Non-alignment with EU post Brexit prompts concern of price rises

21st January 2020

The chancellor, Sajid Javid, has said Treasury will not lend support to manufacturers that favour EU rules after Brexit.

Businesses have predicted price rises after the chancellor said there would be no alignment with EU regulations once Britain’s exit from the European Union was made official.

Manufacturing

Javid claimed, in a Financial Times interview, that the Treasury would not lend support to manufacturers that favour EU rules as the sector has had three years to prepare for Britain’s transition. He stated: “There will not be alignment, we will not be a rule taker, we will not be in the single market and we will not be in the customs union – and we will do this by the end of the year”.

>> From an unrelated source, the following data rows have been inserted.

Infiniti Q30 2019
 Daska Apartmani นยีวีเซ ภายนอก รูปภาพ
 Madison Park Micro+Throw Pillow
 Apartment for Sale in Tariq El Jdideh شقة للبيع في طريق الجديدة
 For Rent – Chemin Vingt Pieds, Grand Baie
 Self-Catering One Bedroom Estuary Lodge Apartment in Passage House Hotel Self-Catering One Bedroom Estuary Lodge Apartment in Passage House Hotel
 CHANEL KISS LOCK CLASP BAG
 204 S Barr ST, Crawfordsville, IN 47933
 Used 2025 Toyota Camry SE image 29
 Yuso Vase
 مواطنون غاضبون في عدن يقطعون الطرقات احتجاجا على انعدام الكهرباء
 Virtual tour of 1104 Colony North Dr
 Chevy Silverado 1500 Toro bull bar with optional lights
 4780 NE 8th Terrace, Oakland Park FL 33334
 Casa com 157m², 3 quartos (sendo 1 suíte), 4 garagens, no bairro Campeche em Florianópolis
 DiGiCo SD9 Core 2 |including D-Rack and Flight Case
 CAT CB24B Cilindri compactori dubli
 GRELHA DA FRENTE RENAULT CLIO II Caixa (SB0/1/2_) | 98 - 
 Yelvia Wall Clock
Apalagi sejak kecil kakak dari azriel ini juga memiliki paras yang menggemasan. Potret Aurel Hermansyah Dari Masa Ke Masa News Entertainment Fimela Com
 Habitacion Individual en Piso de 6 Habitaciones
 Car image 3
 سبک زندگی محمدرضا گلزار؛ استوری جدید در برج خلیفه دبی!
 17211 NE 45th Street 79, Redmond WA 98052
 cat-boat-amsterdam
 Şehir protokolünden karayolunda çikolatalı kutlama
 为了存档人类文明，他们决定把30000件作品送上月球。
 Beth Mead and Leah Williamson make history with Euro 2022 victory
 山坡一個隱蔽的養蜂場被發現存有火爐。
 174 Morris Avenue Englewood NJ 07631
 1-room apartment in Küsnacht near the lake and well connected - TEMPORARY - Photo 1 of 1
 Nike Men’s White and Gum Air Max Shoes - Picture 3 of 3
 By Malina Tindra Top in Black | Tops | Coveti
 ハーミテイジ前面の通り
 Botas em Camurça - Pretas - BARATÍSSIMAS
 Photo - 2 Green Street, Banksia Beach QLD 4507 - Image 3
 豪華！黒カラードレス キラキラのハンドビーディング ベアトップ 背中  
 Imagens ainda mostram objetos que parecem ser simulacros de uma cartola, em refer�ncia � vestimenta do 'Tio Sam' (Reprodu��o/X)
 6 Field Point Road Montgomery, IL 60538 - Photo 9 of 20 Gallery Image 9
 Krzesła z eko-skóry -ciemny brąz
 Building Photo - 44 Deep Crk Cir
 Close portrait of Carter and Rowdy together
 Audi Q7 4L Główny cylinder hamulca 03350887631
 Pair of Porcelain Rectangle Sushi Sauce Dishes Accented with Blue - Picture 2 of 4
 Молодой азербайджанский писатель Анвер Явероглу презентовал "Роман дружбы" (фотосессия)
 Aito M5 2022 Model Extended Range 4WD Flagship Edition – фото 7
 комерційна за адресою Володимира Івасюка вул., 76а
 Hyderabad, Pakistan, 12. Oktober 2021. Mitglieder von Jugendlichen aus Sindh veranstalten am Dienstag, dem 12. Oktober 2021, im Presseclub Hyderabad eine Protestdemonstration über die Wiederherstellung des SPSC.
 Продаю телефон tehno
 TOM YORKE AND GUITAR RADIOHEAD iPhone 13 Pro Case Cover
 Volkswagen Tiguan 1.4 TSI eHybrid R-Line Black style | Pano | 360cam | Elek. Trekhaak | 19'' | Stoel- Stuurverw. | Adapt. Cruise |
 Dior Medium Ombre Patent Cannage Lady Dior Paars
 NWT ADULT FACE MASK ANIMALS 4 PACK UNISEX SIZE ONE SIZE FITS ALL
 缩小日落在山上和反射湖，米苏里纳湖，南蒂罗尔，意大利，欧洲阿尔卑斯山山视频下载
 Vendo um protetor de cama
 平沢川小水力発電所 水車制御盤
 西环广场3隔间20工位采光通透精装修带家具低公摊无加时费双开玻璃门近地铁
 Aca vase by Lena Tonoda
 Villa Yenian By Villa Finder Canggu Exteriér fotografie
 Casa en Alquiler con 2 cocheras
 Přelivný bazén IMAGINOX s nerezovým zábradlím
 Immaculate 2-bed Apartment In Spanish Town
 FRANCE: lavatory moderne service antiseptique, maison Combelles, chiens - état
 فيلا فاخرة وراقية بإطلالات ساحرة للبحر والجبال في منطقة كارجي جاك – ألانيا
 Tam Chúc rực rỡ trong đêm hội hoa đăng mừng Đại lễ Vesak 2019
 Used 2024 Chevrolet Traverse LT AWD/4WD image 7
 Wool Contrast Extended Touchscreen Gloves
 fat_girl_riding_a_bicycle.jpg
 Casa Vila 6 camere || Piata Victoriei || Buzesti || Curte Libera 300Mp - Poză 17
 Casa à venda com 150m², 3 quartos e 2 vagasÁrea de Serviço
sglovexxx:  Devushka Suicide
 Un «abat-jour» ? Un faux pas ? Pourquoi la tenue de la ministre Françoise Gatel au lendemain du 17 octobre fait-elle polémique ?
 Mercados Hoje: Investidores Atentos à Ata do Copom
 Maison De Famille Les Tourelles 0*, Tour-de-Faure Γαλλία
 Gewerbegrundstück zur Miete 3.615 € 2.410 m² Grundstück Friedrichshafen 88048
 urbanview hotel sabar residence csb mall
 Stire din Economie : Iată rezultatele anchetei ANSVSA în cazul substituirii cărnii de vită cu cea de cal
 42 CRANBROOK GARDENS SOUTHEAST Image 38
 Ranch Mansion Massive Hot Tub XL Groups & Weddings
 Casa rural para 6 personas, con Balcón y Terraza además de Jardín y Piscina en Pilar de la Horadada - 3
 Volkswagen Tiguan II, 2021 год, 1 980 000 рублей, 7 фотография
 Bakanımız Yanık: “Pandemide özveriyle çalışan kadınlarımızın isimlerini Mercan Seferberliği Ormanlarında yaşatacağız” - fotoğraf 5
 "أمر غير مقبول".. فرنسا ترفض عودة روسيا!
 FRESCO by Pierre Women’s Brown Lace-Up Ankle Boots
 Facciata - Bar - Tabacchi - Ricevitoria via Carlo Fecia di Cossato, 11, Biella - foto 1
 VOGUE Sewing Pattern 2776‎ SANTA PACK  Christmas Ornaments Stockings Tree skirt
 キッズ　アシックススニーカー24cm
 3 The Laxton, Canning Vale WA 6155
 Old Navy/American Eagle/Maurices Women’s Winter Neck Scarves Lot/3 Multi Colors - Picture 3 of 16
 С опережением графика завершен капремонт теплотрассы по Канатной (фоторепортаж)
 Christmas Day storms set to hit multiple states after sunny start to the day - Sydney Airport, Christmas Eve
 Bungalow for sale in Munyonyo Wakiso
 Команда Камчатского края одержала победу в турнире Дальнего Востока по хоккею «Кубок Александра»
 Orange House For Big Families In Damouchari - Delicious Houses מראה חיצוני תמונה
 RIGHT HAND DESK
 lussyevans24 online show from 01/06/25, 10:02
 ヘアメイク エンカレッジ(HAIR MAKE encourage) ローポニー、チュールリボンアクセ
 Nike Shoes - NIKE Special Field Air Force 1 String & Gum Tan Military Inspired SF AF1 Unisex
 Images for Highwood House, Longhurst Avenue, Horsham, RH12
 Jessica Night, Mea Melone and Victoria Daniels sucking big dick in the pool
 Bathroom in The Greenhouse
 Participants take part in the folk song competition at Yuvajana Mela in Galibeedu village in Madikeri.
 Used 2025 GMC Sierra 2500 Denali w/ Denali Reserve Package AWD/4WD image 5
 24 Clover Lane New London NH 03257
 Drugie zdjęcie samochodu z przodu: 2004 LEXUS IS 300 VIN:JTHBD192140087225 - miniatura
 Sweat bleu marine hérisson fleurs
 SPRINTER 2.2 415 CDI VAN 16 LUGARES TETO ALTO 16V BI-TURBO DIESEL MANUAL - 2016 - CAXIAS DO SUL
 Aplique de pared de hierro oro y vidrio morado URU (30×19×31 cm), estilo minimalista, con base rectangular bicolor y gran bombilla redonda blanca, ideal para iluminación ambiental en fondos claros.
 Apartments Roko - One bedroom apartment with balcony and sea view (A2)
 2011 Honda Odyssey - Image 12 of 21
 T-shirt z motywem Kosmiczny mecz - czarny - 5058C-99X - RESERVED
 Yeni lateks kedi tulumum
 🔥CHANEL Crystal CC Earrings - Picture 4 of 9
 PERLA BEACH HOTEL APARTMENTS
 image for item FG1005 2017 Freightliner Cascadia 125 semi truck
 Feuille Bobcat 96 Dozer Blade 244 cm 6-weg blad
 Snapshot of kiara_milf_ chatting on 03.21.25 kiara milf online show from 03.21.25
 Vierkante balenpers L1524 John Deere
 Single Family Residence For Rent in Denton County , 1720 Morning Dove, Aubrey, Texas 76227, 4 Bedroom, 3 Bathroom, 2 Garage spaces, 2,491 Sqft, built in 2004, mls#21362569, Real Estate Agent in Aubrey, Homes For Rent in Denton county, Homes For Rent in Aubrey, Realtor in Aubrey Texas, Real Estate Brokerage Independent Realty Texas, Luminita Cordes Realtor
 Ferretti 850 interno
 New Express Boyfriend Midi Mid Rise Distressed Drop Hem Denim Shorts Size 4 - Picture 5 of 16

His comments will alarm business leaders in key sectors such as farming and manufacturing who will fear more complex import and export trade barriers. This is a marked departure from Theresa May’s proposed deal, in which she outlined close alignment with the EU in order to minimise border friction for traders.

The Confederation of British Industry (CBI) group’s director general, Carolyn Fairbairn, said business “recognises there are areas where the UK can benefit from its future right to diverge from EU regulation” but also urged the government “not to treat this right as an obligation to diverge. For some firms, divergence brings value, but for many others, alignment supports jobs and competitiveness – particularly in some of the most deprived regions of the UK.”

The shadow chancellor, John McDonnell commented: “Fears now made real about food price increases and threats to jobs in motor industry and manufacturing. Right ideology overriding common sense.” Whilst Labour MP David Lammy described it as a “disaster for business”. “Brexit will hurt most those communities it claimed to help,” he said.

Michel Barnier, the EU’s chief negotiator has also warned that the UK will not get a tariff-free, quota-free trade deal with the EU unless it accepts level-playing field rules on issues such as the environment.

Javid has conceded some businesses may not benefit from Brexit, but stated the UK economy would continue to thrive in the long term “Once we’ve got this agreement in place with our European friends, we will continue to be one of the most successful economies on Earth,” he said.

Negotiations begin formally after 25 February when the EU has formally agreed its negotiating goals but, in the meantime, Javid will have an opportunity to sell his Post Brexit vision for the UK during the World Economic Forum, which runs from 21-24 January.